Они пересекли прихожую и вошли в музей. Потолок в музее выше, чем в любой другой части дома, что позволило разместить высокие окна с прозрачным стеклом в свинцовых переплетах. Под ними, на пьедесталах или прикрепленные к стене, были оригинальные резные фигурки или гипсовые слепки гротескных богов из мифологии майя, мертвые головы, символизирующие их жестокую религию, и шкафы с каменными и деревянными орудиями и глиняными сосудами, хотя гораздо большее количество образцов представляло собой репродукции иероглифических изображений и надписи, каждый отдельный глиф образует причудливый квадратный картуш.

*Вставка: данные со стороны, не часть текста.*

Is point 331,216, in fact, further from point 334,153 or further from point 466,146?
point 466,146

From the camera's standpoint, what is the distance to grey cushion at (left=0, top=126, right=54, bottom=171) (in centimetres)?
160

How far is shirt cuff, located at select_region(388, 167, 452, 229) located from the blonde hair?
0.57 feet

Но быстрый взгляд психолога прошел мимо всего этого, почти не заметив, и сосредоточился на предмете в центре комнаты. На низком пьедестале стоял один из известных центрально-американских жертвенных камней с желобками для отвода крови и закругленной вершиной, предназначенной для того, чтобы наклонять тело человеческой жертвы назад, пока священник одним быстрым ударом убивал его, а перед ним, глядя на этот камень, словно даже очень длительное знакомство с этим предметом не могло сделать ее равнодушной к нему, стояла стройная, грациозная, темноволосая, темнокожая девушка, которую психолог мельком увидел через дверь утренней комнаты, когда он вошел.

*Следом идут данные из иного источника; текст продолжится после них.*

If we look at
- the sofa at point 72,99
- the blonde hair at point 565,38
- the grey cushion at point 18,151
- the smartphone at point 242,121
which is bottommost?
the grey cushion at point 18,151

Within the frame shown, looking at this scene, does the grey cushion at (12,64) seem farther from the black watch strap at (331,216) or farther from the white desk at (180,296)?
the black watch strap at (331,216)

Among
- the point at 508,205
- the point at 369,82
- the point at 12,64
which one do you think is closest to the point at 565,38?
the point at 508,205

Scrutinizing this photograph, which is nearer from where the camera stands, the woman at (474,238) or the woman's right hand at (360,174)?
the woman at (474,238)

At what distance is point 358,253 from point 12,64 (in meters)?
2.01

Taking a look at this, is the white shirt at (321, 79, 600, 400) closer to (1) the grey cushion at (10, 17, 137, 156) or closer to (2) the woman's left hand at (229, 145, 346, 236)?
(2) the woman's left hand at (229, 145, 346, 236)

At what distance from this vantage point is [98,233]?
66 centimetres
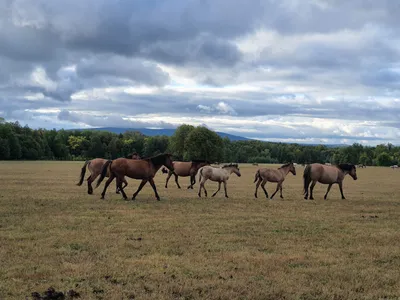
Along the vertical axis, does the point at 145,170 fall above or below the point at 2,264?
above

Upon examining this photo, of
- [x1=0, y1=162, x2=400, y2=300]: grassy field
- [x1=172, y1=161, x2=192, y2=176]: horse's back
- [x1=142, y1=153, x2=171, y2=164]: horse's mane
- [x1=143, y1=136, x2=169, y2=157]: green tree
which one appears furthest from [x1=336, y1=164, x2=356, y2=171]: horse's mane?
[x1=143, y1=136, x2=169, y2=157]: green tree

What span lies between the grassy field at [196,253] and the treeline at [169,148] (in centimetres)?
6521

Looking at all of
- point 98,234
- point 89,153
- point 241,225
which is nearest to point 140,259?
point 98,234

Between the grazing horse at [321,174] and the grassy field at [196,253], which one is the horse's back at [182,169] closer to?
the grazing horse at [321,174]

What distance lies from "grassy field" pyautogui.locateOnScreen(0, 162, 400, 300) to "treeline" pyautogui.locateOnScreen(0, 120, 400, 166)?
65212mm

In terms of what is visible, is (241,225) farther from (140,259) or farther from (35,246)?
(35,246)

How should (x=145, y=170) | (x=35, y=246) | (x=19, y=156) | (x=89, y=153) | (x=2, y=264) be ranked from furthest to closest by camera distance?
(x=89, y=153) → (x=19, y=156) → (x=145, y=170) → (x=35, y=246) → (x=2, y=264)

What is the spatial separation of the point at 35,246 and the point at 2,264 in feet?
4.60

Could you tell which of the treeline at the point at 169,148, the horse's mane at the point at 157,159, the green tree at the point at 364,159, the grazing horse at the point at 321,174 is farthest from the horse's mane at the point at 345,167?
the green tree at the point at 364,159

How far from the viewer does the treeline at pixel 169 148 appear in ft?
268

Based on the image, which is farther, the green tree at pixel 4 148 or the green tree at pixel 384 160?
the green tree at pixel 384 160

– Моя подопечная, мисс Пирс, мистер Трант, – представил их Пирс, когда она повернулась. – Мистер Трант здесь, чтобы провести расследование по поводу пропажи моих документов, Айрис.

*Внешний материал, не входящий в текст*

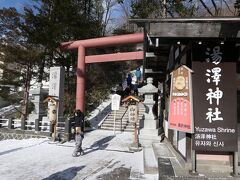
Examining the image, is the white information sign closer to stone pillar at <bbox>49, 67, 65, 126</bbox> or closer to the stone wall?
stone pillar at <bbox>49, 67, 65, 126</bbox>

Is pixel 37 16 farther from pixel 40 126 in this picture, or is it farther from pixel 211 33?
pixel 211 33

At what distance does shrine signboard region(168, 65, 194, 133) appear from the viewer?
7125 mm

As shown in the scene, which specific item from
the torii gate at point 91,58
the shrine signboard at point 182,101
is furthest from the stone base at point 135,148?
the torii gate at point 91,58

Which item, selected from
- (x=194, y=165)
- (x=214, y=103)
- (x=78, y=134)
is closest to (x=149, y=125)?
(x=78, y=134)

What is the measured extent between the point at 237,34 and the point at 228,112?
73.0 inches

– О! – сказала девушка без всякого интереса. – тогда я не буду вам мешать. Я всего лишь искал Улейм. Мистер Трант, – она лучезарно улыбнулась психологу, – вам не кажется, что эта комната прекрасна в утреннем солнечном свете?
– Пойдемте, Трант, – Пирс провел рукой по лбу, глядя на бесстрастное лицо девушки, – кабинет находится в другом конце музея.
Но психолог мгновение стоял, наблюдая за ней, его серые глаза сузились от интереса, а его рыжие волосы были взъерошены энергичным жестом, и она сильно покраснела.
– Я знаю, почему вы так смотрите на меня, мистер Трант, – просто сказала она. – Я, конечно, знаю, что бумаги Ричарда сожгла женщина, потому что я видела пепел, кроме того, я сама искала документы потом и не мог их найти. Вы думаете, что я верю, что между Ричардом и женщиной, которая отомстила за то, что мы собирались пожениться, что-то есть, но это не так – я знаю, что Ричард никогда не заботился ни о какой другой женщине, кроме меня. Есть кое-что, чего я не понимаю. Почему, любя Ричарда так, как я любила, я совсем не заботилась о документах? Почему, с тех пор как я увидела этот маленький зеленый камешек, мне все равно, любит он меня так или нет? Почему сейчас я чувствую, что не могу выйти за него замуж? Неужели камень околдовал меня – камень, камень, мистер Трант! Мне кажется безумием думать так, хотя я не знаю другой причины, и если бы я так сказала, никто, и меньше всего вы, мистер Трант, человек науки, мне бы не поверили!